:: Text passage ::
--- START ---

One is a 5(ish) foot Bredli, and the other is a 7 foot BHP. So it's not as though I could lose them easy in the grass and decide to give up searching for them and let them stay out in the garden. I started using the backyard in the beginning, but with all the things (wood piles, shrubs, and other objects) they just head straight for them and try to go underneath them. The front is just lawn and a lot bigger area.



Manda1032 said:


> I hate cats with a passion... I don't go around screaming to people "Lock your darn cat up! you wildlife killers!!!" Its my problem, i mutter it to myself and move on! it's stupid and I hope the authorities think this too



Lol We 'allow' their 2 cats to roam around OUR yard at night. By 'allow', I mean I got a trap from the council after it killed a tame one eyed magpie we had out backyard and took it in to the shire offices when it was caught next day. Said neighbour this post is about came to front door and threatened me that night about not touching his cats again.. 

Yes we have history. I even got blamed for our other next doors roosters crowing. And doing weeding in the back yard on the weekend upsets their 3 Pomeranians that bark at anything as simple as a sneeze. 

I am half done with an enclosure out back to let the snakes exercise in, and want to convert the whole back yard into a 'refuge' for frogs, blue tongues and other local skinks.



Suenstu said:


> I agree with Jamie - but I understand from the op that the backyard is closer to this particular neighbour - or maybe I misinterpreted that?



Yes, our backyard is only a few meters from their front and back doors. Our front is as far from their house as you can get.


----------



## AmandaD (Feb 17, 2012)

My backyard is surrounded by flats with some not nice people. When my dogs were pups/had pups they were excercised out the front yard because the only people that would see them would be anyone walking by. Same with snakes, they will be out the front on the grass because i don’t want no “thug” seeing what i have and deciding to break into my house. No complaint from my neighbours yet and i hope this isn’t a legal problem because if it is, for the safety of my snakes unfortunately they wont be going outside.

--- END ---

:: The tasks ::
a) In the forum thread, how long is the BHP?
b) Please rewrite the forum thread starting with "I am half done" and going on through "I misinterpreted that?", substituting "pen" for "enclosure".
Answer using only the forum thread, not the material.

:: Record list ::

--- START ---

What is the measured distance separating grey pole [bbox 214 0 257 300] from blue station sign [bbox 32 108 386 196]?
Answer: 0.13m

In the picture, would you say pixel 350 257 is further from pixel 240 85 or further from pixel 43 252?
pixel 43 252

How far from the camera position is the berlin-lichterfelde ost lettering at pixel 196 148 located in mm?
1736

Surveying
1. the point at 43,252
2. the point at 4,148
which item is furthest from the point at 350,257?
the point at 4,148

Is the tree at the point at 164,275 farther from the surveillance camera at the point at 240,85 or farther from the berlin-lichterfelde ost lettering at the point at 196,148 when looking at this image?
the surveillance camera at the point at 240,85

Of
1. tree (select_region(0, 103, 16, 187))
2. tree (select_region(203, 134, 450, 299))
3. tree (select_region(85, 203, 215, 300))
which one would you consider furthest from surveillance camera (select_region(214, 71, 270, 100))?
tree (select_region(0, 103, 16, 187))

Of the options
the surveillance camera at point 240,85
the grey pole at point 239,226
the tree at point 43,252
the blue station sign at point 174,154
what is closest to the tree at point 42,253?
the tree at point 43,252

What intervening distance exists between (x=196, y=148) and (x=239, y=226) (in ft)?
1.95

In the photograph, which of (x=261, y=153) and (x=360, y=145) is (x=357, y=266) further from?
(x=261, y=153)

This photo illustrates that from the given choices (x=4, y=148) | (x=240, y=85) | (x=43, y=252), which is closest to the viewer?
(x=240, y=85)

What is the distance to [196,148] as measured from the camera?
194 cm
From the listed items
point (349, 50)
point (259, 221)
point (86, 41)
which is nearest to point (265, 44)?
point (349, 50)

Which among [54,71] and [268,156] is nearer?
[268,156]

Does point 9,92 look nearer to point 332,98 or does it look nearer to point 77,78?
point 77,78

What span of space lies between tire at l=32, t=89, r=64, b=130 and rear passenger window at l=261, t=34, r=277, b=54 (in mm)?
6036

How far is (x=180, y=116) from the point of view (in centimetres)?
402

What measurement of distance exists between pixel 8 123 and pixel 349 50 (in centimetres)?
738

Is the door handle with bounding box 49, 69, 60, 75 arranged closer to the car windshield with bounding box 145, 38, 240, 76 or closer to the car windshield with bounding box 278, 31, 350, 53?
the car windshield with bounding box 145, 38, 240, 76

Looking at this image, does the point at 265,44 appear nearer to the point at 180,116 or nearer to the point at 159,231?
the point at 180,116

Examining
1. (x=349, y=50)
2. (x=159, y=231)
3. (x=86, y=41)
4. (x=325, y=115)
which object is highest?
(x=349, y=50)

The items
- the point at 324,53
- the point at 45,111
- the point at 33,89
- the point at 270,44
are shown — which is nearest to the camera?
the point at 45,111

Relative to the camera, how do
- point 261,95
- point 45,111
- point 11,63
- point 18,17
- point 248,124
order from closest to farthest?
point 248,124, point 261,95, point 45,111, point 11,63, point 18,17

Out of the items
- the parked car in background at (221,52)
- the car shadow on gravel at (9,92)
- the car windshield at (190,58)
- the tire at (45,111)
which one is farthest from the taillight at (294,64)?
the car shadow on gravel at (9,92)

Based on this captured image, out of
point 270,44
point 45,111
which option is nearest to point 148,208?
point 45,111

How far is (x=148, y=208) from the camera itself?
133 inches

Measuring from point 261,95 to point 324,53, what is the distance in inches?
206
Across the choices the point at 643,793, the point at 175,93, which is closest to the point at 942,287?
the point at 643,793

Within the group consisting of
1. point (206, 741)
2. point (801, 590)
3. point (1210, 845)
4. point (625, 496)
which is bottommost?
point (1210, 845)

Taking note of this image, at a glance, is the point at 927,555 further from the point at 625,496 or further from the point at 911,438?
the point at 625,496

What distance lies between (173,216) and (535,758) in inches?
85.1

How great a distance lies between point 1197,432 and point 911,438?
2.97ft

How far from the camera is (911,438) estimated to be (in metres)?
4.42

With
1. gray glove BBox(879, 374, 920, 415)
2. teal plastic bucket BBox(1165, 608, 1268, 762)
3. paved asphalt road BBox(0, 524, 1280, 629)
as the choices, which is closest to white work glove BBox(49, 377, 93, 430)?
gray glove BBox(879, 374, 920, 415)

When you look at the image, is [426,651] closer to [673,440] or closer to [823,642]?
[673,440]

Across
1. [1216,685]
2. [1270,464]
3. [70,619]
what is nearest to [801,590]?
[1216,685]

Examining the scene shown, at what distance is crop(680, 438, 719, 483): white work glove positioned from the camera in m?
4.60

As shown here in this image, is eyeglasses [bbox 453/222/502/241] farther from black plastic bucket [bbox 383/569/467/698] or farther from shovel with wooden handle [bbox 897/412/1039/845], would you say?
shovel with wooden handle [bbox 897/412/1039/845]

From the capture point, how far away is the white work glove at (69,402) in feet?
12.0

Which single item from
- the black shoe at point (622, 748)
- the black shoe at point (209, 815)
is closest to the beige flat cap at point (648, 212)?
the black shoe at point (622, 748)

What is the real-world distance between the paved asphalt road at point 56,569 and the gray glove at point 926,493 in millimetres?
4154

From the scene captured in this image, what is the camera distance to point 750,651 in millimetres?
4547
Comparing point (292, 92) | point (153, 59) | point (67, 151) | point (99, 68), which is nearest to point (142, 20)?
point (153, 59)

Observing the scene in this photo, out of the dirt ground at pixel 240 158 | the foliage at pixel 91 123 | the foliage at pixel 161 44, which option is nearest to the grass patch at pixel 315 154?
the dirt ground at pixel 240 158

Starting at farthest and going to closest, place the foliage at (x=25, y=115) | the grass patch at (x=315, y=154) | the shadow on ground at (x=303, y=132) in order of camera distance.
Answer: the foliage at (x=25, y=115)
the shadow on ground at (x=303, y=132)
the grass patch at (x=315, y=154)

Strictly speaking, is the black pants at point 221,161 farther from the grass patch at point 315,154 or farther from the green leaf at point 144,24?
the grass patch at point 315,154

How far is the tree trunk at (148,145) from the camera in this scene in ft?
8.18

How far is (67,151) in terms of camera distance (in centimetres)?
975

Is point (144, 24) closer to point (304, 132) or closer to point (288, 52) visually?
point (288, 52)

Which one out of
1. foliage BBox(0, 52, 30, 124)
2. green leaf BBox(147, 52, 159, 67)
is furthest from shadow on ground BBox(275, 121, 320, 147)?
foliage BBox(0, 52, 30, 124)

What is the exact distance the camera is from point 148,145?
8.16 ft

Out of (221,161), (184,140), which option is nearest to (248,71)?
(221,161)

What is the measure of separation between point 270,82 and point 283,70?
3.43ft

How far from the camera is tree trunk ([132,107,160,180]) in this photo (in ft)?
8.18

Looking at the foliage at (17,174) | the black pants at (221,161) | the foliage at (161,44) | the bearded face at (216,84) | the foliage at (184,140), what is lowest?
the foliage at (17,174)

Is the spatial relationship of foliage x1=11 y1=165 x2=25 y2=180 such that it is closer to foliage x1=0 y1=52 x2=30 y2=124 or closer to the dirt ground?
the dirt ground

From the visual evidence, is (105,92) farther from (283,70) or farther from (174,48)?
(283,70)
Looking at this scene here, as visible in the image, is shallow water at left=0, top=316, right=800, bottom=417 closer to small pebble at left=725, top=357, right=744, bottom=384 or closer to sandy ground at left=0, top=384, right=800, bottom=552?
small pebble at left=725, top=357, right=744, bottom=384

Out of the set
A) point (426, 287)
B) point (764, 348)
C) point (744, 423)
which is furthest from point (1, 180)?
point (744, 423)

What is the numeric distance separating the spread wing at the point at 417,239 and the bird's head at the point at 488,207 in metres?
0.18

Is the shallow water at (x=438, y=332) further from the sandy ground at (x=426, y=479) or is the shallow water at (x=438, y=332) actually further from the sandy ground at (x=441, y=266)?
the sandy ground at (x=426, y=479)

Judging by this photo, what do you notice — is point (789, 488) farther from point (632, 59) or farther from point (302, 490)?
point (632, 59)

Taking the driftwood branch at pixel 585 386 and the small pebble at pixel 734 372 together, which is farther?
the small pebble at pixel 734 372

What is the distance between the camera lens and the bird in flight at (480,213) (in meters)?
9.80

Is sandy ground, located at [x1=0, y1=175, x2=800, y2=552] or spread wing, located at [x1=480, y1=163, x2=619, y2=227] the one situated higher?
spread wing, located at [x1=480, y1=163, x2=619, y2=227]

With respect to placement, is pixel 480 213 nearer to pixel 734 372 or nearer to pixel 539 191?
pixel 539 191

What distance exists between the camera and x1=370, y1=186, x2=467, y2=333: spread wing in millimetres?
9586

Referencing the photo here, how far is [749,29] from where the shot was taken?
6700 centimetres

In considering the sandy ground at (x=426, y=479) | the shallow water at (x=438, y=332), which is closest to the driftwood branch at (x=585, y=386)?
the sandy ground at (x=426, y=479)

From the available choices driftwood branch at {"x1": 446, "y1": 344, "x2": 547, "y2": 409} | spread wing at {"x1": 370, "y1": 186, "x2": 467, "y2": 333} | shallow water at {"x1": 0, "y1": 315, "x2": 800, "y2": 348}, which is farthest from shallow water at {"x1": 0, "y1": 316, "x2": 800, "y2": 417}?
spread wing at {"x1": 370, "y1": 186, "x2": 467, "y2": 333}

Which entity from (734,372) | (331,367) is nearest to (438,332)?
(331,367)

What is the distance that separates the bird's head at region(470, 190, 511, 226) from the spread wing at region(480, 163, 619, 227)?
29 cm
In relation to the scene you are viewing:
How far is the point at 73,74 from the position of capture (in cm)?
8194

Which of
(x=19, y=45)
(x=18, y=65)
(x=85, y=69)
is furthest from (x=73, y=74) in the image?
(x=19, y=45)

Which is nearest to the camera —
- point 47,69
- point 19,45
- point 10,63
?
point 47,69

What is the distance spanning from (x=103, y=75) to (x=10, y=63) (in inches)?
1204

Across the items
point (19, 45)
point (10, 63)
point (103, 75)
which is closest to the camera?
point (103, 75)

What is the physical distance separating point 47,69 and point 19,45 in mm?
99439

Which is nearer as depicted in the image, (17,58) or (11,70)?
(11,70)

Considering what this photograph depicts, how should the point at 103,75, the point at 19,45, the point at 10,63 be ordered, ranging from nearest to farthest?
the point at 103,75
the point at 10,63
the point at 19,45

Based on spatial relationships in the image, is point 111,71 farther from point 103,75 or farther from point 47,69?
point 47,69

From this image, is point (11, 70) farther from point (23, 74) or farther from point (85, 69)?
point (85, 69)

--- END ---

:: Per-task outputs ::
a) 7 foot.

b)
I am half done with an pen out back to let the snakes exercise in, and want to convert the whole back yard into a 'refuge' for frogs, blue tongues and other local skinks.



Suenstu said:


> I agree with Jamie - but I understand from the op that the backyard is closer to this particular neighbour - or maybe I misinterpreted that?